Le monde entier est engagé dans ce mouvement tellurique. La Chine s’est mise en ordre de marche pour dérouler une stratégie de conquête agressive de ce nouveau marché. Il suffisait de visiter les stands du dernier salon de l’automobile pour s’en rendre compte. Le gouvernement américain, avec son plan IRA, a décidé coûte que coûte de défendre sa position dans la compétition mondiale. L’ampleur même de ce plan et son caractère résolument protectionniste démontrent l’urgence de la situation.
L’Europe serait-elle la seule puissance économique qui reste les bras croisés face à ce tsunami de la mobilité électrique considérant que les risques d’un tel bouleversement sont supérieurs à ceux de l’attentisme ?
Cette position engendrerait immanquablement de lourdes conséquences industrielles et sociales pour ses constructeurs et leurs salariés. Le secteur au demeurant l’a bien compris et les fabricants européens commencent à réagir : à titre d’exemple, les marques DS, Lancia et Alfa Romeo (toutes détenues par Stellantis) ont annoncé qu’elles deviendraient 100 % électriques à partir de 2024, 2026 et 2027, respectivement.
Vision statique ou dynamique ?
En réalité, la perspective sur le véhicule électrique change radicalement si l’on accepte de regarder les choses, non d’un point de vue statique mais d’un point de vue dynamique, celui de l’évolution de l’industrie et des comportements des automobilistes.
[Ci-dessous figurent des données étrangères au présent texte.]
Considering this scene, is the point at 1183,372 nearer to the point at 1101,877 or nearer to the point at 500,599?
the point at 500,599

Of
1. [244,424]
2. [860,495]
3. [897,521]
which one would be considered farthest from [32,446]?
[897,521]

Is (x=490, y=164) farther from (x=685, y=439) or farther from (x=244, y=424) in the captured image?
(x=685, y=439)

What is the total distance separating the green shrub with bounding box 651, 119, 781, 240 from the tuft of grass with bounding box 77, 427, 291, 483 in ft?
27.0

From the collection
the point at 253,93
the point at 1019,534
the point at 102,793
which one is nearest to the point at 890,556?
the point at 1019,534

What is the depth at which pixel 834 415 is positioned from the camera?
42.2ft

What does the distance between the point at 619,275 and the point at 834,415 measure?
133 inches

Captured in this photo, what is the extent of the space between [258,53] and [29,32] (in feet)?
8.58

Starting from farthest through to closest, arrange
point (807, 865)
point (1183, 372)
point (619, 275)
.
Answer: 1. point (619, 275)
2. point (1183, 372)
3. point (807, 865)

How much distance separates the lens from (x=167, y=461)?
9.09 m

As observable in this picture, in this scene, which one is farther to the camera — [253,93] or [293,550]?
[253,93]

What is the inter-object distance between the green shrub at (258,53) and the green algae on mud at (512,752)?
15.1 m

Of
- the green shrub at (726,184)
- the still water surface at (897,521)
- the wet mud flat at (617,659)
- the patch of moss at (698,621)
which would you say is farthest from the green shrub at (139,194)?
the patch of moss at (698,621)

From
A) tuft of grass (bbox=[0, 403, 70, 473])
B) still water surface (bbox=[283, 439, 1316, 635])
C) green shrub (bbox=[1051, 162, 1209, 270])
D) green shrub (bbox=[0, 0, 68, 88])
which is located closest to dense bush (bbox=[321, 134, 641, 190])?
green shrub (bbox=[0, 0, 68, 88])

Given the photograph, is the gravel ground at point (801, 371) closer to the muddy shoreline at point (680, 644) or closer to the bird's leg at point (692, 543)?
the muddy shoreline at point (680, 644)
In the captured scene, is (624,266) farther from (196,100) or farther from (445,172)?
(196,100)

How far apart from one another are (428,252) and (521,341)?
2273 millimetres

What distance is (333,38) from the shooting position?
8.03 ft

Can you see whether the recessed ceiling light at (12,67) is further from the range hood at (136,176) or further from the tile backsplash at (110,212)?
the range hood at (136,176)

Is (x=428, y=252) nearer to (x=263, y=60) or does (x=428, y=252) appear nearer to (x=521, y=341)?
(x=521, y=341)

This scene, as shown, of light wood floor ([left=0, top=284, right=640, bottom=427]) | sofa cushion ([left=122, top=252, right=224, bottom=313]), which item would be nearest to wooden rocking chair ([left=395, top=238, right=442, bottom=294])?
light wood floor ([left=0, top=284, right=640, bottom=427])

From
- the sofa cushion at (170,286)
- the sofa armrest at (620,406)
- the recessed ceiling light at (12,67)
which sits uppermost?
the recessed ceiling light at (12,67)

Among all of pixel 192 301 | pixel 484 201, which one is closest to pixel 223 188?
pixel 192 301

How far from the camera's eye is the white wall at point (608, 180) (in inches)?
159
Peut-on valablement comparer les performances d’une technologie naissante avec celles des véhicules thermiques qui bénéficient de près de 150 années d’expérience et d’innovation ?
Le véritable enjeu mis en exergue par les rédacteurs de l’étude de l’ADEME citée par Elie Cohen, est qu’il n’est pas possible de raisonner par parallélisme et que l’utilisation du véhicule électrique diffère de celle du véhicule thermique. Nous nous tenons en effet – et c’est vraiment la clef de compréhension du changement de paradigme à l’œuvre – devant un réel changement de modèle, qui réinterroge notamment notre manière de nous déplacer (valorisation des temps de recharge des véhicules notamment) tout comme notre rapport à l’automobile dans son ensemble : autopartage, report modal, sobriété…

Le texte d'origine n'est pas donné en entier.